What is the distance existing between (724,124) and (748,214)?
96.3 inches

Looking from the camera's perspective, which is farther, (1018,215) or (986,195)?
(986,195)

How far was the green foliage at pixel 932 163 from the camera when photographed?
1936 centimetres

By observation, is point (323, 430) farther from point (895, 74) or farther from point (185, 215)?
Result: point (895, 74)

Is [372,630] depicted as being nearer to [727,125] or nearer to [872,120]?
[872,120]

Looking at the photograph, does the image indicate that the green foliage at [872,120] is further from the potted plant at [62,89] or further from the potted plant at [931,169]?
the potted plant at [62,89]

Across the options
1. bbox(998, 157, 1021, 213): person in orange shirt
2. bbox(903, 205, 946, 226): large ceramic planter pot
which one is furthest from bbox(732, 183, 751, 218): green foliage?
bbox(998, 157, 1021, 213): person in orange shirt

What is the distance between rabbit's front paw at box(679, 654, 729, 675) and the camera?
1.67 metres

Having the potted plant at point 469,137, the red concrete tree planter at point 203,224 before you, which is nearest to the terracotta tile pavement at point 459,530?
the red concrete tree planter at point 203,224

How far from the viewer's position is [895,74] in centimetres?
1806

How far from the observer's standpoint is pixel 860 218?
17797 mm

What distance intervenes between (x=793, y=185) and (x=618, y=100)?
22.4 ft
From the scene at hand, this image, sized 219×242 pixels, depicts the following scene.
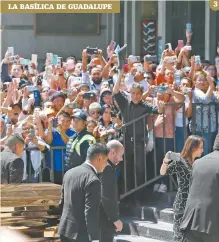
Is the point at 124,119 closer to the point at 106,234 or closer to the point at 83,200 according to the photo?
the point at 106,234

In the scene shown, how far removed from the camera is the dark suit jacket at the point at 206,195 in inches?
443

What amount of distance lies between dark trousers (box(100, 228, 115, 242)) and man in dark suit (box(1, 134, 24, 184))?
1.43 m

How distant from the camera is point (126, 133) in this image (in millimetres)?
15070

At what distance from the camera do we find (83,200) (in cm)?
1112

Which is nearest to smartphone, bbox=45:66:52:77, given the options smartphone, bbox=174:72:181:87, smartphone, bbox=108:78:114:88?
smartphone, bbox=108:78:114:88

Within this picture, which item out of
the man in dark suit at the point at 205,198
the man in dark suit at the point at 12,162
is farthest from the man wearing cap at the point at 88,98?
the man in dark suit at the point at 205,198

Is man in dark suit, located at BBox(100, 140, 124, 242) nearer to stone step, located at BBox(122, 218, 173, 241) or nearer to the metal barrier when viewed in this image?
stone step, located at BBox(122, 218, 173, 241)

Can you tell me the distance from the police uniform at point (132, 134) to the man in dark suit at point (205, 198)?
11.6ft

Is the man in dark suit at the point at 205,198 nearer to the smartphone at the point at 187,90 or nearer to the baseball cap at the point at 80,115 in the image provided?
the baseball cap at the point at 80,115

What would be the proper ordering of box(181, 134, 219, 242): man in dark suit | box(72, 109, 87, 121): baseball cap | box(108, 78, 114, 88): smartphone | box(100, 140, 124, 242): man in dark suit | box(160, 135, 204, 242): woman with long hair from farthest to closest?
box(108, 78, 114, 88): smartphone < box(72, 109, 87, 121): baseball cap < box(100, 140, 124, 242): man in dark suit < box(160, 135, 204, 242): woman with long hair < box(181, 134, 219, 242): man in dark suit

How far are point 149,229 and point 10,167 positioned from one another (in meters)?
2.41

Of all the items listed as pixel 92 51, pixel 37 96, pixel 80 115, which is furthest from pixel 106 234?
pixel 92 51

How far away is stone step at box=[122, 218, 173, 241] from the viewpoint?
1414 cm

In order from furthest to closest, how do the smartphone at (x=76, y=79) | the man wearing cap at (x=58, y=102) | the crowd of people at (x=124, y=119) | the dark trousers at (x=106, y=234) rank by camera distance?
the smartphone at (x=76, y=79) → the man wearing cap at (x=58, y=102) → the crowd of people at (x=124, y=119) → the dark trousers at (x=106, y=234)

------------------------------------

SHORT EXERCISE → Send back the data above word for word, with the pictures left out.

WORKED SOLUTION →
What is the distance existing between (724,124) and (748,214)?
96.3 inches

Looking from the camera's perspective, which is farther, (1018,215) or (986,195)?
(986,195)

How far was the green foliage at pixel 932 163 from the camera when photographed?
1936 centimetres

By observation, is point (323, 430) farther from point (895, 74) or farther from point (185, 215)?
Result: point (895, 74)

Is [372,630] depicted as being nearer to [727,125] or nearer to [872,120]?
[872,120]

Looking at the photograph, does the image indicate that the green foliage at [872,120] is further from the potted plant at [62,89] or further from the potted plant at [931,169]?
the potted plant at [62,89]

Across the options
1. bbox(998, 157, 1021, 213): person in orange shirt
2. bbox(903, 205, 946, 226): large ceramic planter pot
which one is furthest from bbox(732, 183, 751, 218): green foliage?
bbox(998, 157, 1021, 213): person in orange shirt

What is the distance between rabbit's front paw at box(679, 654, 729, 675) and the camera?
1.67 metres

Having the potted plant at point 469,137, the red concrete tree planter at point 203,224 before you, which is nearest to the terracotta tile pavement at point 459,530?
the red concrete tree planter at point 203,224

How far from the viewer's position is [895,74] in centimetres?
1806

How far from the observer's standpoint is pixel 860 218?
17797 mm

What distance intervenes between (x=793, y=185) and (x=618, y=100)?
22.4 ft
From the scene at hand, this image, sized 219×242 pixels, depicts the following scene.
Is the point at 124,119 closer to the point at 106,234 or closer to the point at 83,200 according to the photo?
the point at 106,234

In the scene shown, how far removed from the camera is the dark suit jacket at the point at 206,195 in inches?
443

What amount of distance lies between dark trousers (box(100, 228, 115, 242)) and man in dark suit (box(1, 134, 24, 184))?
1.43 m

How distant from the camera is point (126, 133) in this image (in millimetres)?
15070

At what distance from the camera do we find (83,200) (in cm)?
1112

Which is nearest to smartphone, bbox=45:66:52:77, given the options smartphone, bbox=174:72:181:87, smartphone, bbox=108:78:114:88?
smartphone, bbox=108:78:114:88

Within this picture, which item out of
the man in dark suit at the point at 205,198
the man in dark suit at the point at 12,162
is farthest from the man wearing cap at the point at 88,98?
the man in dark suit at the point at 205,198

Is man in dark suit, located at BBox(100, 140, 124, 242) nearer to stone step, located at BBox(122, 218, 173, 241) or nearer to the metal barrier when viewed in this image?
stone step, located at BBox(122, 218, 173, 241)

Can you tell me the distance from the police uniform at point (132, 134) to the man in dark suit at point (205, 198)?
11.6ft

Is the man in dark suit at the point at 205,198 nearer to the smartphone at the point at 187,90 or nearer to the baseball cap at the point at 80,115 in the image provided?
the baseball cap at the point at 80,115

What would be the proper ordering of box(181, 134, 219, 242): man in dark suit | box(72, 109, 87, 121): baseball cap | box(108, 78, 114, 88): smartphone | box(100, 140, 124, 242): man in dark suit | box(160, 135, 204, 242): woman with long hair from farthest to closest?
box(108, 78, 114, 88): smartphone < box(72, 109, 87, 121): baseball cap < box(100, 140, 124, 242): man in dark suit < box(160, 135, 204, 242): woman with long hair < box(181, 134, 219, 242): man in dark suit

How far are point 149,229 and point 10,167 positioned from one another (in meters)?
2.41

Of all the items listed as pixel 92 51, pixel 37 96, pixel 80 115, which is furthest from pixel 106 234?
pixel 92 51

How far away is stone step at box=[122, 218, 173, 241] from the viewpoint?
1414 cm

In order from furthest to closest, how do the smartphone at (x=76, y=79) | the man wearing cap at (x=58, y=102) | the crowd of people at (x=124, y=119) | the dark trousers at (x=106, y=234) rank by camera distance?
the smartphone at (x=76, y=79) → the man wearing cap at (x=58, y=102) → the crowd of people at (x=124, y=119) → the dark trousers at (x=106, y=234)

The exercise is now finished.